From: General Nathan Bedford Forrest CSA (GOC Bedford’s Raiders)

The Army of the Ohio will disengage its forces from Atlanta, with the result that General Joe Johnston will find a gap in the encircling Union forces. This will happen because:

  1. General John Schofield was severely wounded during the running skirmishes with Forrest’s Cavalry and Bedford’s Raiders last month.
  2. The loss of their Commander has produced a state of melancholia and inertia in the Army of the Ohio.
  3. The famous, brave boys of the South are in the rear of the Army of the Ohio and threaten the railroad link and supply lines to the Army of the Ohio.

From: General George Thomas USA (US Army of the Cumberland)

During the month of October, the morale of the general population in the city of Atlanta will plunge into the very depths of despair, resulting in the effectiveness of any Rebel forces in the city being reduced.
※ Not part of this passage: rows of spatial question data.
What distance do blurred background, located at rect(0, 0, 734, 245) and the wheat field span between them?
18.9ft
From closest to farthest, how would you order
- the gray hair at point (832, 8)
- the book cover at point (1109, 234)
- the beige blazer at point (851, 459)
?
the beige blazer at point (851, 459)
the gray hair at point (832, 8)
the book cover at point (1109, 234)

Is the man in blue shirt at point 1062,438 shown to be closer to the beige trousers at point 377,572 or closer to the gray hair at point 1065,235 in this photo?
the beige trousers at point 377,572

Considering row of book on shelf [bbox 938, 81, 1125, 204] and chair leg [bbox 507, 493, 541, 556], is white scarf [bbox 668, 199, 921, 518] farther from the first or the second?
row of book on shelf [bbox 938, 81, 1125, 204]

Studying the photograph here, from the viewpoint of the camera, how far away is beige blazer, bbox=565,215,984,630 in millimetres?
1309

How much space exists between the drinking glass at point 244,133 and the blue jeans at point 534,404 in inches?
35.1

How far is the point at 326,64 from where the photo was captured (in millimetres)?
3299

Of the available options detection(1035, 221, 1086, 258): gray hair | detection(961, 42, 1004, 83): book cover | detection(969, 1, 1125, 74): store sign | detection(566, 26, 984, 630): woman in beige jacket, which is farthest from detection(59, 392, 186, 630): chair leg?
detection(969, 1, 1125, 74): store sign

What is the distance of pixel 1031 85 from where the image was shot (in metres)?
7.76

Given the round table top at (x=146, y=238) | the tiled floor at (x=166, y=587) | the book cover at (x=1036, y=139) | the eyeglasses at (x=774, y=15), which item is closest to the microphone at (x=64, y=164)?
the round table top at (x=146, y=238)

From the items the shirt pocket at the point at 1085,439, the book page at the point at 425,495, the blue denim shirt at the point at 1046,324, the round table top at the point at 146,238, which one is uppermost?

The reason’s that this shall happen are:

  1. The transparent failure of the Rebel cavalry to disrupt the Union advance on the city, despite the desperate promises of General Joseph E Johnston.
  2. News of the support provided to the Union forces by local Blacks invokes mistrust and suspicion of the local slaves on whom the administration of the city depends.
  3. Uncle Bill’s refusal to allow civilians to depart the city for the past two months has reduced the supplies and standard of living for the civilian population below bearable levels.

Campaign EventsThe siege of Atlanta continued during October, despite a major and complicated redeployment of the Union Armies around the City and an increase in number and ferocity of the attacks made upon the entrenchments thrown up by the Confederate forces commanded by General Johnston. The Union Army of the Cumberland were, in fact, able to break through the Confederate front-line trenches in several places, but spirited – though costly – counter-attacks prevented these breaches from being exploited.

One of the reasons why the Union assaults lacked success was, in part, due to the lack of ‘fire’ the Army of the Ohio exhibited during their attacks in support of the Army of the Cumberland. This may well have been due to the rumours within that Army’s ranks that General Schofield’s injuries, suffered during the skirmishes with Confederate cavalry in September, were more serious than at first thought.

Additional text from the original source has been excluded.